BEGIN Text section
The master of visual narrative

The master of visual narrative

World Cinema

The highly-stylised screen compositions, the long shots, the grandeur that the ‘Tenno’ (Emperor) of cinema was known for, are all things the magic of which can come alive only when we watch them unfold on the giant screen. But the tragedy is that one can be almost sure not to get to watch the Japanese auteur’s creations on the large screen, on celluloid, in the present times, unless some film festival curates a retrospective of the maestro.

So, the next best option is to get hold of DVDs of his films. Till recently, the only answer to this quest was a path strewn with illegality, as one had to trudge to vendors who sale pirated CDs of world cinema. But now, things are changing, and two sets of his films, marketed under two different labels, have made it possible to build your own Kurosawa collection legitimately and have a home-festival of the greatest of his creations. And it is one sure-fire way to learn and re-learn why Kurosawa is considered one of the greatest filmmakers of all time, one who has inspired modern-day greats like Steven Spielberg, Martin Scorsese, George Lucas, John Woo, Francis Ford Coppola, Sergio Leone and Zhang Yimou.

Which was the greatest Kurosawa film? The director, the seventh child of his parents whose interest in cinema was fuelled by elder brother Hiego, a narrator for silent films, their soldier father who believed cinema had positive educational influence on minds, and a teacher named Tachikawa who firmly believed in educating the young in the arts, himself once said Ran (1985) was his best creation. But legions would dispute the maestro on this.

For many, his best creation is Seven Samurai, which got remade as The Maginificent Seven in Hollywood and Sholay in Bollywood, apart from numerous other acknowledged and unacknowledged remakes. For many others, it has to be Rashomon, the film that created a new cinema language by giving four viewpoints to the same story. Equally strong would be the argument for Ran, The Throne of Blood and quite a few others. But there is no argument that getting to watch a whole bunch of Kurosawa films at one go could be a great emotionally therapeutic exercise.

I undertook this journey over a couple of nights, and yes, it was once again hard to decide on the internal debate if Rashomon or Ran of Seven Samurai is my absolute favourite.
END Text section
**Assignment**
Please copy the stretch of the Kurosawa article from "So, the next" through "and Zhang Yimou.", word for word.
BEGIN Data provided
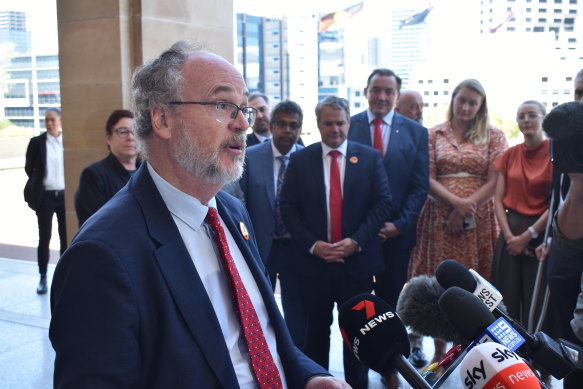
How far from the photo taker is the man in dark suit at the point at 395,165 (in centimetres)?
END Data provided
**Exercise solution**
So, the next best option is to get hold of DVDs of his films. Till recently, the only answer to this quest was a path strewn with illegality, as one had to trudge to vendors who sale pirated CDs of world cinema. But now, things are changing, and two sets of his films, marketed under two different labels, have made it possible to build your own Kurosawa collection legitimately and have a home-festival of the greatest of his creations. And it is one sure-fire way to learn and re-learn why Kurosawa is considered one of the greatest filmmakers of all time, one who has inspired modern-day greats like Steven Spielberg, Martin Scorsese, George Lucas, John Woo, Francis Ford Coppola, Sergio Leone and Zhang Yimou.